Two long-serving former cabinet ministers are wary of overhauling the Swiss system of direct democracy, for example by increasing the number of signatures to force a nationwide vote, introducing a minimum turnout quota or setting up a constitutional court to rule whether people’s initiatives are compatible with basic law or international treaties.This content was published on July 18, 2015 - 17:45
Moritz Leuenberger and Pascal Couchepin were both dominant figures in the government from the mid-1990s for more than a decade. They served as interior, economic and transport ministers in the seven-member cabinet.
They retired more than five years ago but regularly comment on politics, also adding their voice to ongoing discussions about direct democracy and citizen participation.
Couchepin, in office from 1998 to 2009 and a member of the Radical Party, sees no real need to launch a constitutional reform now.
“I agree that we should discuss the issue, but I’m against specific changes in the next few years as a result of one political problem or another,” he said in an interview with swissinfo.ch.
He said he wouldn’t object to an increase in the number of signatures required to force a ballot on a people’s initiative, but this couldn’t be the solution.
“The most harmful proposals [for democracy] have a demagogic purpose and it is very easy to gather plenty of signatures from citizens.”
Setting a higher minimum of signatures – currently at least 100,000 must be collected within 18 months – would not improve what is sometimes considered an abuse of the initiative right, according to Couchepin.
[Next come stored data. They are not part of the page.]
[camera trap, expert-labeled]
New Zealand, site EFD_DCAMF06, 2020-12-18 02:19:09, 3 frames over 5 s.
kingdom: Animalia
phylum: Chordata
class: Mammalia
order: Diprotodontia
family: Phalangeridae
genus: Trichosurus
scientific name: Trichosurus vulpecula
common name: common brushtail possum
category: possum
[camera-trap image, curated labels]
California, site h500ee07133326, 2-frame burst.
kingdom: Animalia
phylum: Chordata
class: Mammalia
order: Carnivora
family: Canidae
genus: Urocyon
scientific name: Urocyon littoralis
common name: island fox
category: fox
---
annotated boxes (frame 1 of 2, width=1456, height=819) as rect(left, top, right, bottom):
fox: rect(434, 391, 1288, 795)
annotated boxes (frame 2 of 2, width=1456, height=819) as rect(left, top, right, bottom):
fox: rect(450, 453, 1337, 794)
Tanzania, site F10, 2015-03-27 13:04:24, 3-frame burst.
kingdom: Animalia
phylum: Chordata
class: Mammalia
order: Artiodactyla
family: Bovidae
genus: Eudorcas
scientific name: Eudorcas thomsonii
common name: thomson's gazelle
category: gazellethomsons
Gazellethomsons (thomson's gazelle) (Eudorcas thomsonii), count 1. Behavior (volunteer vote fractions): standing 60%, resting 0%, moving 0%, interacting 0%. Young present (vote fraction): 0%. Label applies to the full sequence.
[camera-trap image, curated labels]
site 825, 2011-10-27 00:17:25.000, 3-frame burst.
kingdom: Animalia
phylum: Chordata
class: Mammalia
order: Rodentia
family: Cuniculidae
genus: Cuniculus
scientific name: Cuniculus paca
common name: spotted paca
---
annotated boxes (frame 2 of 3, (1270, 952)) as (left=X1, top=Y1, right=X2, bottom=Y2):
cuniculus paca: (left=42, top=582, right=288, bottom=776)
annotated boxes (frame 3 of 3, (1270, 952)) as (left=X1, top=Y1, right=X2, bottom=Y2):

However, critics argue that the population growth and modern forms of communication have made it easier to gather signatures over the past century.
What’s more, he dismisses critics who complain about an avalanche of public ballots.
“It is those who do not participate in votes that argue there are too many ballots,” Couchepin said.
The quotes by Couchepin are taken from an interview with swissinfo.ch during the Europa Forum conference earlier this year.
The complete version is available on swissinfo in French.External link
Leuenberger’s comments are part of a speech at the Centre for Democracy in Aarau from last December.
A revised version of the address was published by the Neue Zürcher Zeitung External linknewspaper in March.
“I don’t think there are many Swiss citizens who would like to curb their democratic rights. It is a fact that we are called to the polls a lot. But I disagree with those who consider it too much.”
However, Couchepin is wary of too much praise for Swiss direct democracy. He doubts whether the system can be used elsewhere in the world.
“We have a certain culture, a historical tradition of our own and a specific mix of the population.”
When it comes to highly controversial issues, for example a ban on the construction of minarets or immigration curbs, Couchepin says there must always be room for public debate.
“Direct democracy is above all a way of spreading information and involving citizens. There is no other country where citizens are so knowledgeable about the details of politics.”
Leuenberger, in office from 1995 to 2010 as a member of the Social Democratic Party, has expressed his thoughts on direct democracy in several speeches and interviews over the past few months.
In an address to the Aarau-based Centre for Democracy, he admitted idealising certain aspects of the Swiss system in many public speeches during his time in office, notably when he announced his resignation from cabinet.
Now he sees direct democracy in a different light. This is partly to do with the position he held.
“The difference between desires and reality can occasionally become blurred,” Leuenberger said self-critically.
But this attitude is also the result of the increase in votes, the subjects at stake and criteria used by citizens to decide.
There is nothing wrong with that, according to Leuenberger. “Every democracy must change, otherwise it becomes a lifeless ritual.”
In his address, Leuenberger highlights the pitfalls of the Swiss system, notably the restrictive naturalisation policy and a danger of letting a majority ignore minorities, basic legal principles and human rights.
He refers to a speech by this year’s president, Simonetta Sommaruga, who likened democracy to an orchestra and citizens to a choir.
“I’d like to add that disharmony and dissonance belong to all music. But the image of the orchestra shows there must be concordance between a people’s initiative, international law and the constitution as a whole.”
The right to force nationwide votes was introduced as a prerogative of minorities, Leuenberger points out.
But democracy and good governance are increasingly affected by a tendency of major parties on all sides to launch initiatives, undermining a coherent policy by the government and parliament, he adds.
Leuenberger doubts whether proposed minimum turnout quotas, a higher number of signatures or a ban on governing parties launching people’s initiatives would be beneficial.
“These proposals would primarily affect those minority groups whose democratic rights must be protected and boosted,” he explains.
Instead, Leuenberger calls for more transparency about the funding of political parties and campaigns and a thorough checking of initiatives to establish whether they are in line with the constitution and international treaties.
Cabinet and parliament should muster the courage to declare an initiative invalid or partially invalid, he says.
“This will always be highly contentious, but it stimulates the political debate. Most of all, it increases democratic awareness and makes for a healthy democracy.”